>>>
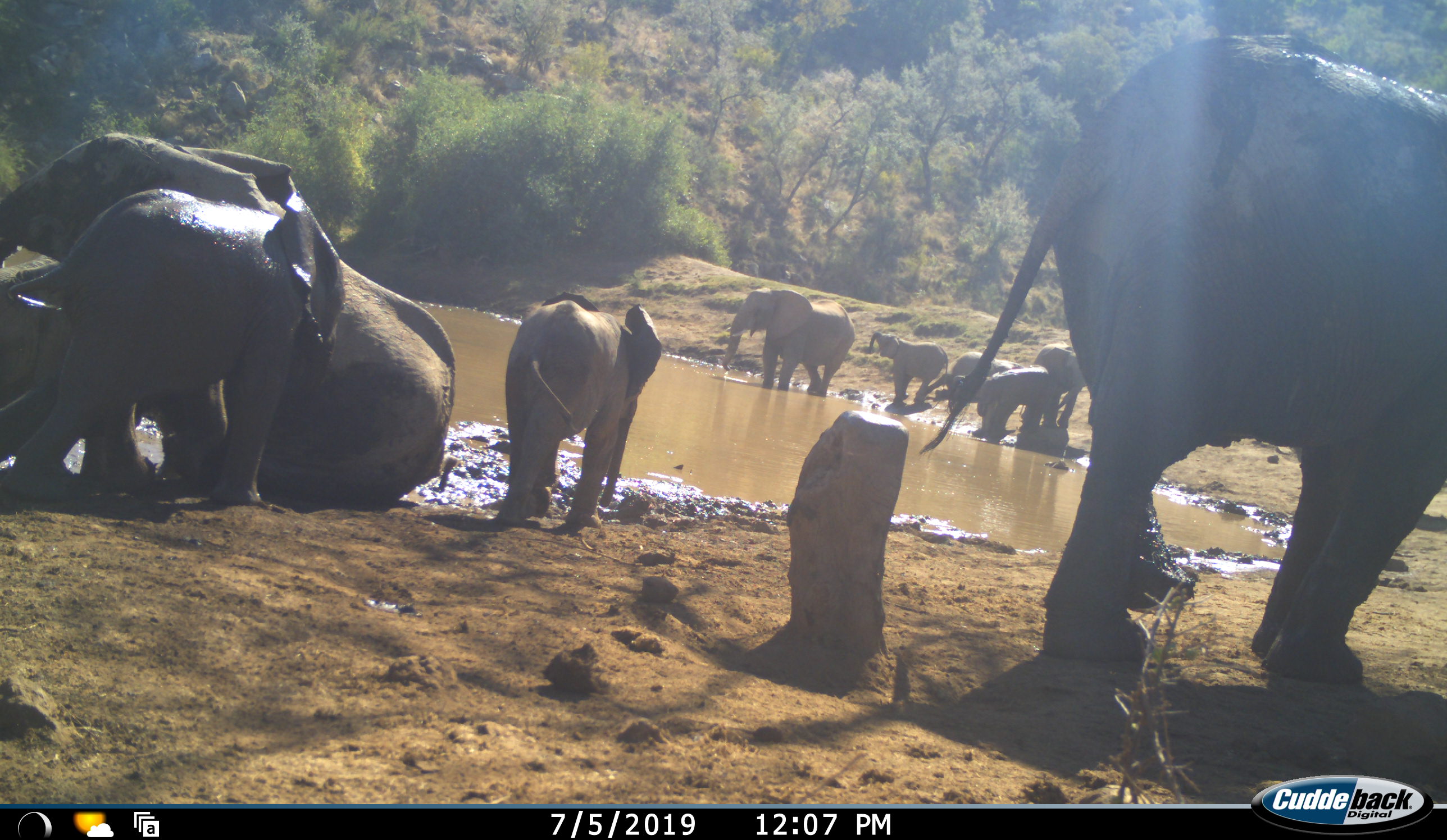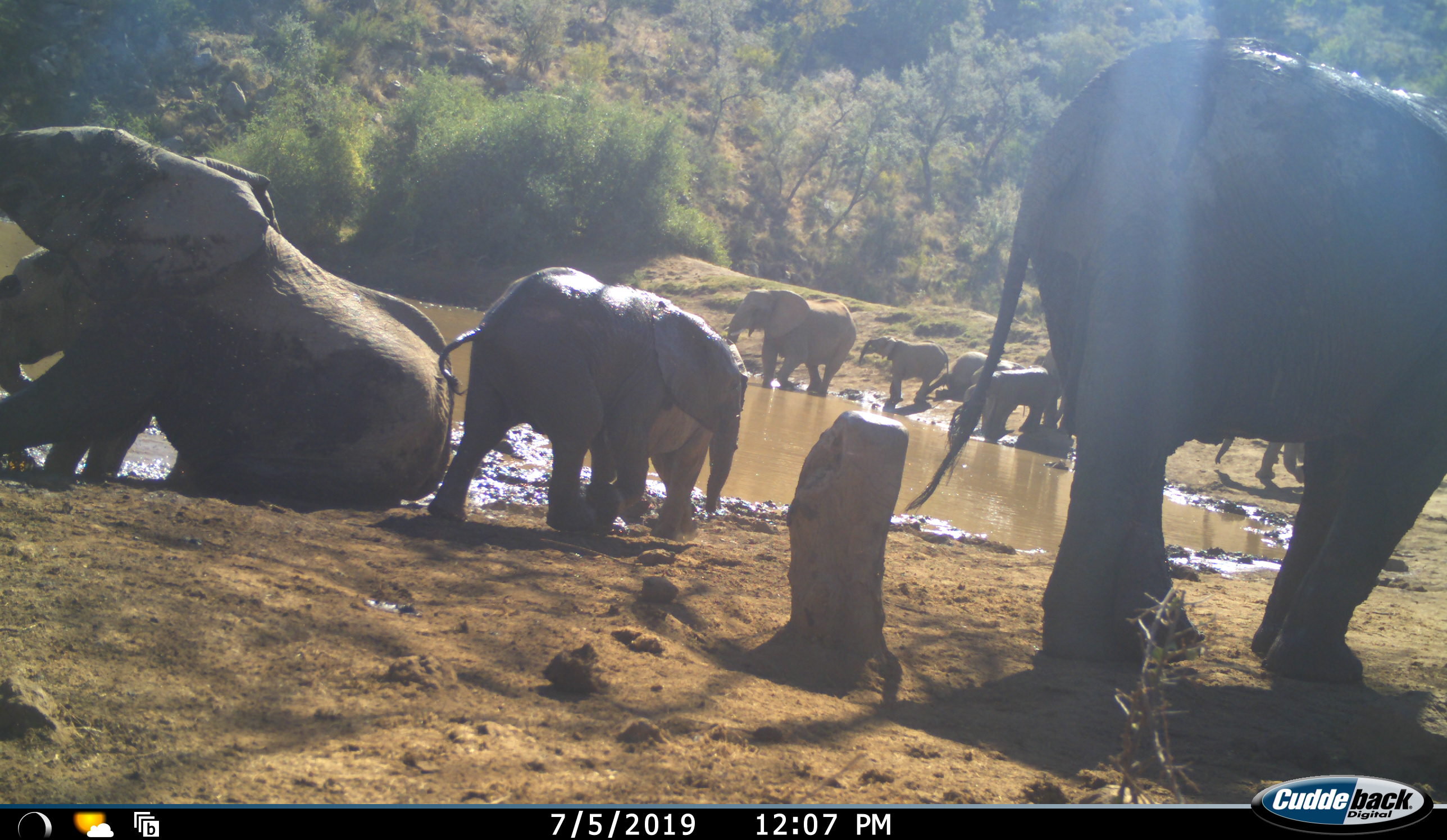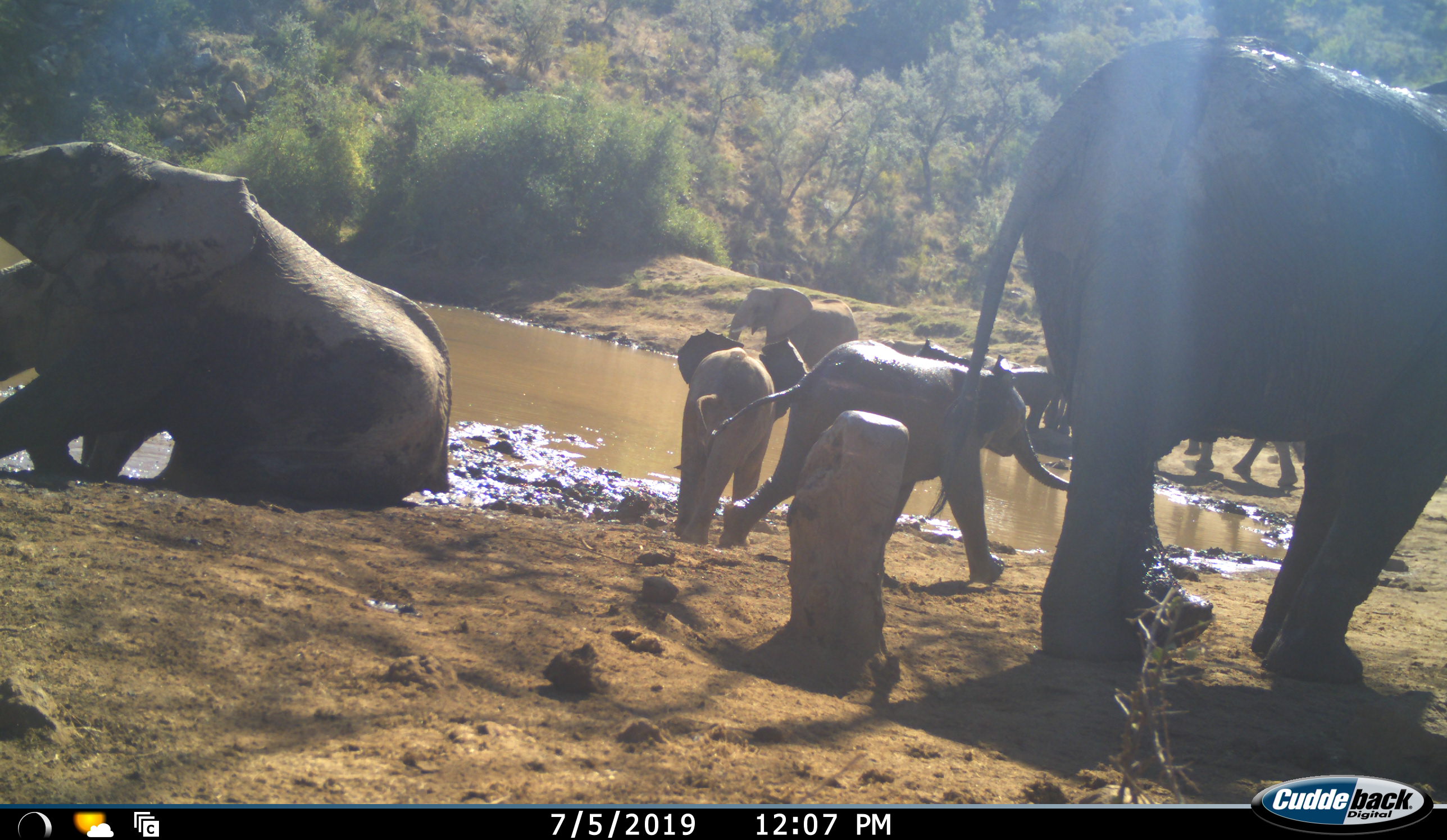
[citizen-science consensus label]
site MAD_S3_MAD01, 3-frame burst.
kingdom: Animalia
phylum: Chordata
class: Mammalia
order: Proboscidea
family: Elephantidae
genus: Loxodonta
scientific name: Loxodonta africana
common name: african bush elephant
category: elephant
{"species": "elephant (african bush elephant) (Loxodonta africana)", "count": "11-50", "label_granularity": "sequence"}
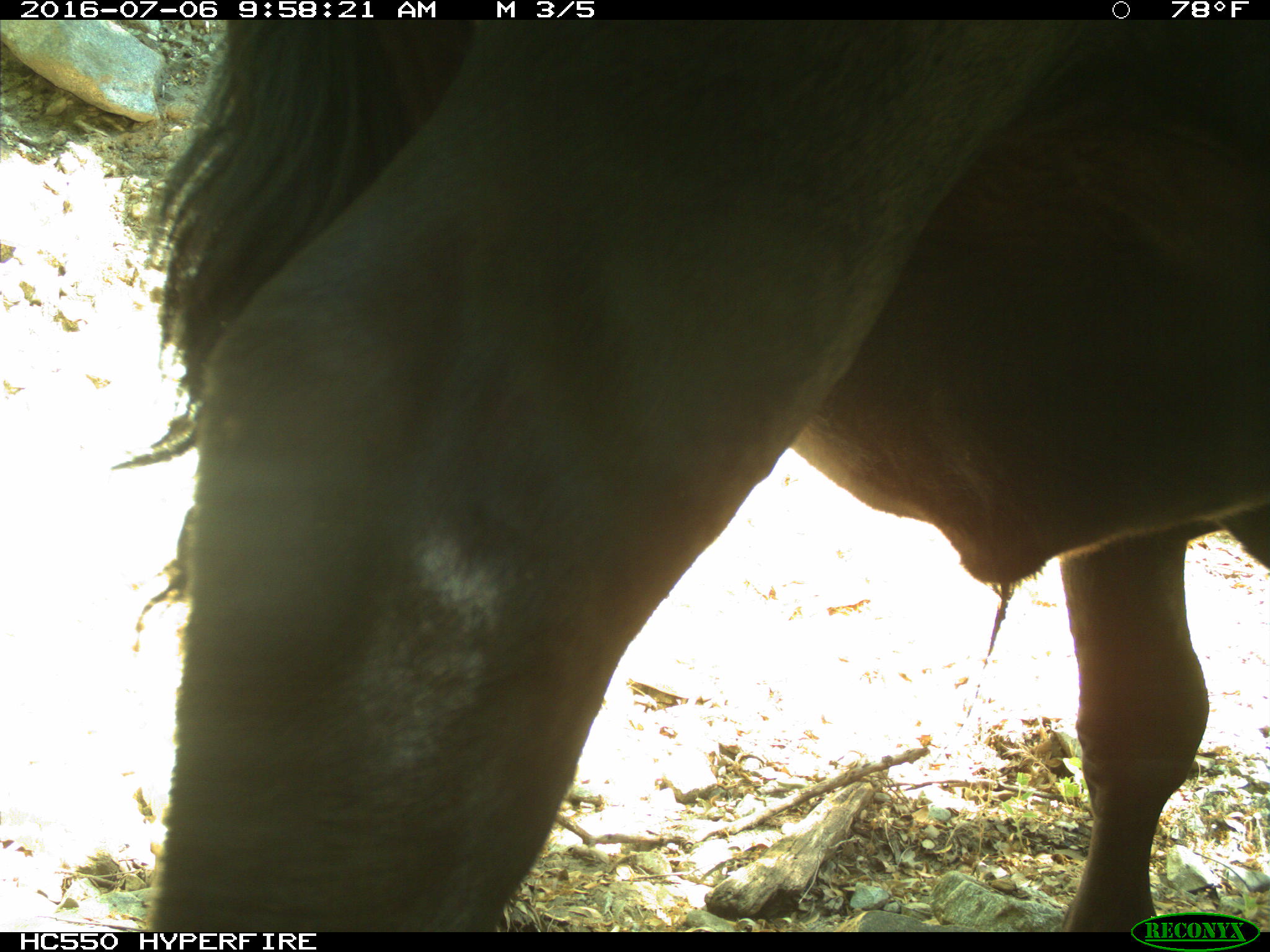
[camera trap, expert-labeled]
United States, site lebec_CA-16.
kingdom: Animalia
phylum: Chordata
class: Mammalia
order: Artiodactyla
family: Bovidae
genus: Bos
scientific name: Bos taurus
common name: domestic cow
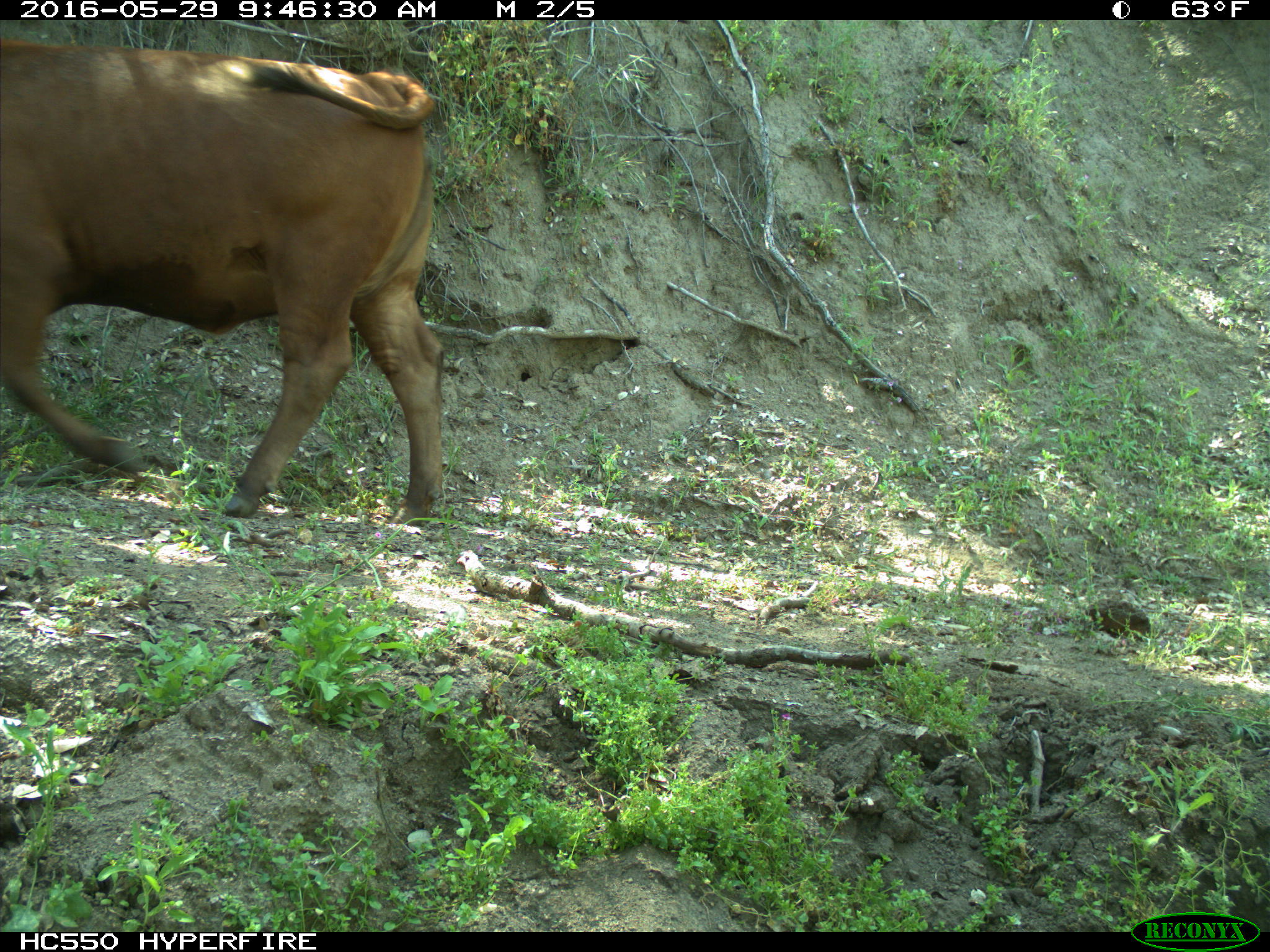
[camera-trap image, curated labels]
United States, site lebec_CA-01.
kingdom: Animalia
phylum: Chordata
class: Mammalia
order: Artiodactyla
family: Bovidae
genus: Bos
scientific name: Bos taurus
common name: domestic cow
<<<
* **EXERCISE GOAL**:
Search each line of the entries for the string "africana", then say how many lines have it. Reply with the number only.

* **ANSWER**:
2